Given the drastic austerity measures that the European Union and the Greek government are currently imposing on the population, things are more likely to get worse than improve.

The high number of refugees and asylum seekers who try to get into Europe via Greece is a consequence of the strict isolationist policy of the EU. For those seeking protection escaping from Afghanistan, Iraq, Iran and Somalia, the route via Turkey to Greece is one of the only chances to come to Europe.

Since the sea-lanes of the Aegean are now largely sealed off, the number of attempted entries by the land border between Greece and Turkey in the Evros region has increased significantly. According to police, so far this year some 34,000 refugees and migrants have already been apprehended and detained; in 2009, it was only 9,000.

Even refugees able to continue their journey to Italy or Germany are usually immediately returned to Greece. In 2003, the EU adopted the Dublin II agreement requiring that the acceptance of a refugee and the asylum process had to be conducted in the EU country that was entered first.

In Germany, the Christian Democrats, Social Democrats and Free Democrats all agreed to enshrine the so-called “Safe Third State” regulations in the constitution in 1993. These specified that a refugee arriving via a “safe third country” could not apply for political asylum in Germany. Given that Greece, like all other EU members, was categorised as a “safe third country”, refugees who arrived via Greece were immediately deported back there. As a result, the number of asylum applications in Germany plummeted from a record of 440,000 in 1992 to 28,000 in 2009, while it has risen sharply in Greece and other countries on the southern EU border.

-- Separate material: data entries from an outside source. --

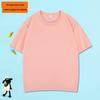 200g Pure Cotton Children's Short Sleeve Round Neck T-shirt – Parent-Child Casual Campus Style, Boys' Plain Color School Uniform Top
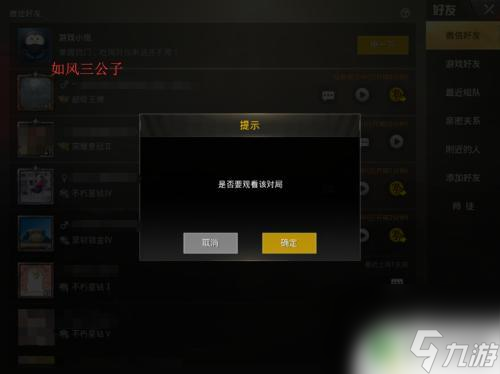手机吃鸡就是个笑话_鸡吃米游戏_大家用手机怎么玩吃鸡游戏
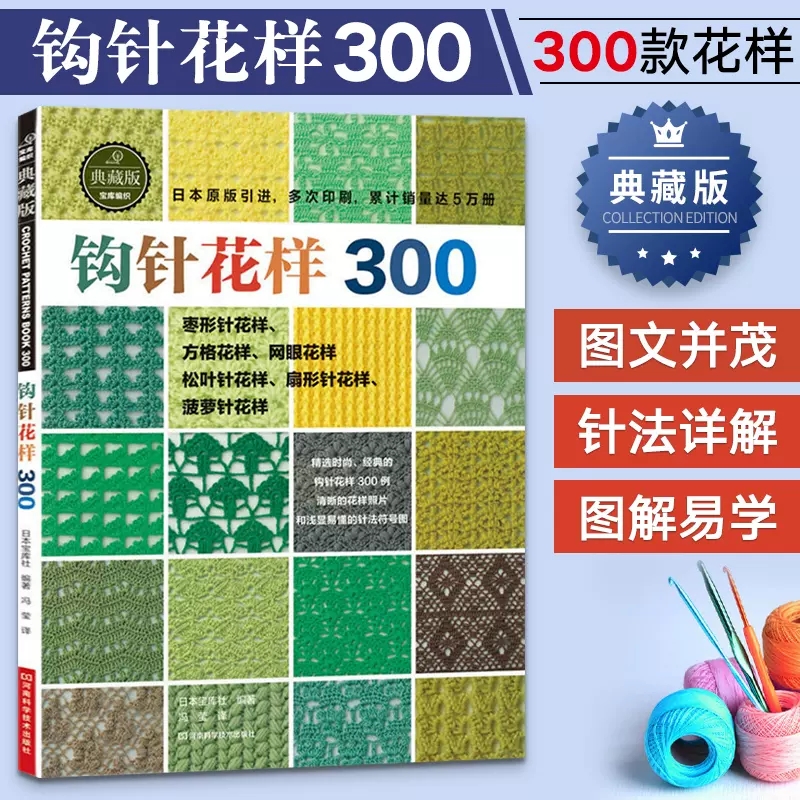 Japanese Crochet 300 Different - Soap Making Books บทวิจารณ์และราคา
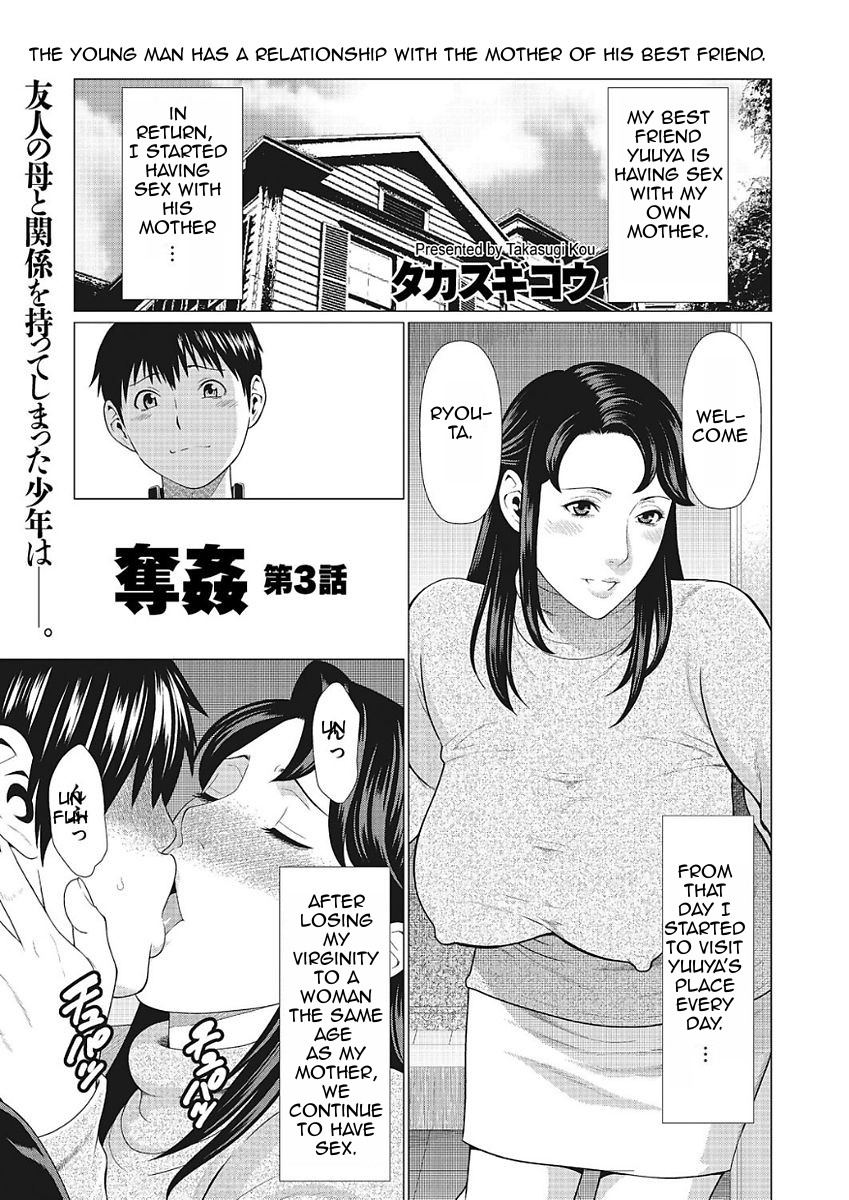 Recapture page 41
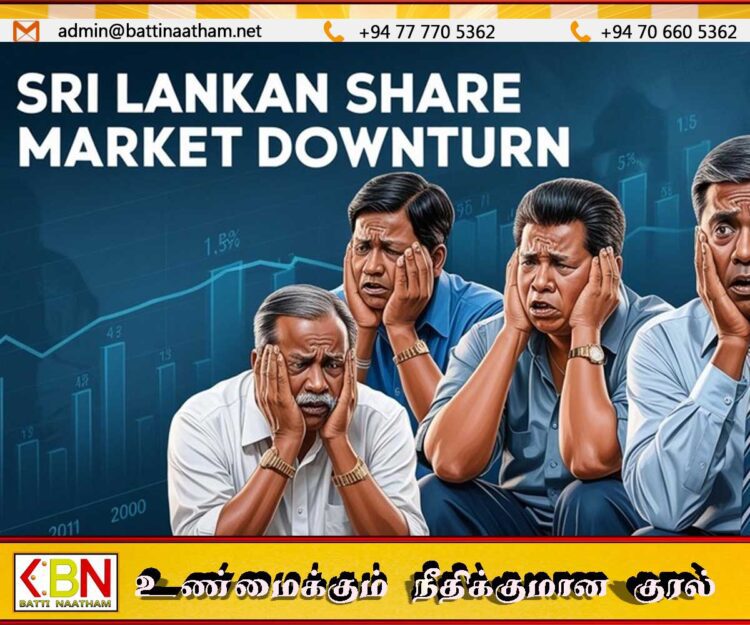 இலங்கை பங்குச் சந்தையில் பாரிய தாக்கம் செலுத்தியுள்ள ட்ரம்பின் புதிய வரி கொள்கை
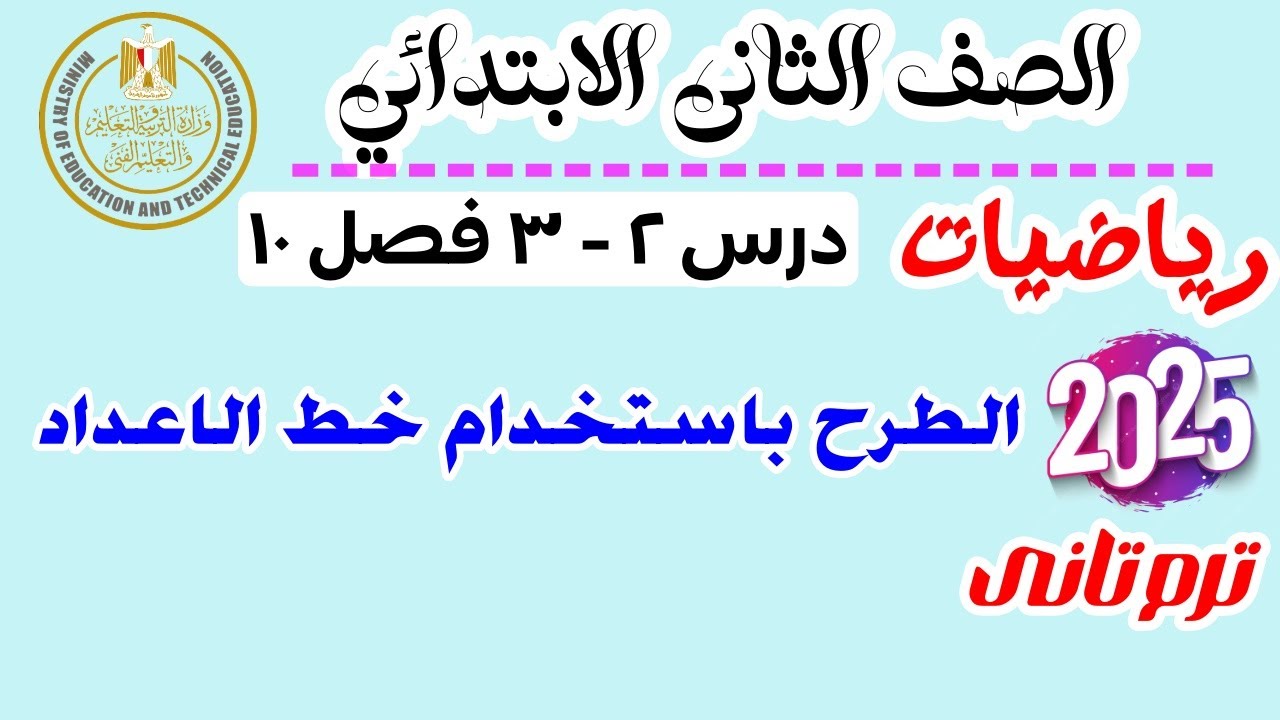 الطرح باستخدام خط الاعداد ومسائل كلامية على الطرح | رياضيات الصف الثاني الابتدائي 2025 | ترم تاني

The catastrophic conditions in Greece meant that in more than 300 cases the deportation of refugees to there from Germany was halted, at least temporarily, by lawsuits before the administrative courts. The Supreme Court will soon be dealing with the question whether asylum seekers may be deported to other EU countries without any test of their circumstances.

The German government has responded by tightening up the hurdles faced by refugees at the EU’s external borders. It has sent officials from the German Federal Police to the Greek-Turkish border as part of the Frontex operation. The Frontex agency, funded by the EU, seals off Europe’s external borders. Until now its main area of operation has been the Mediterranean, where it directs the various national forces in coastal surveillance to stop the arrival of refugee boats. Since November, Frontex forces also have been helping to monitor the Turkish-Greek border at the river Evros in order to close off the overland route to refugees.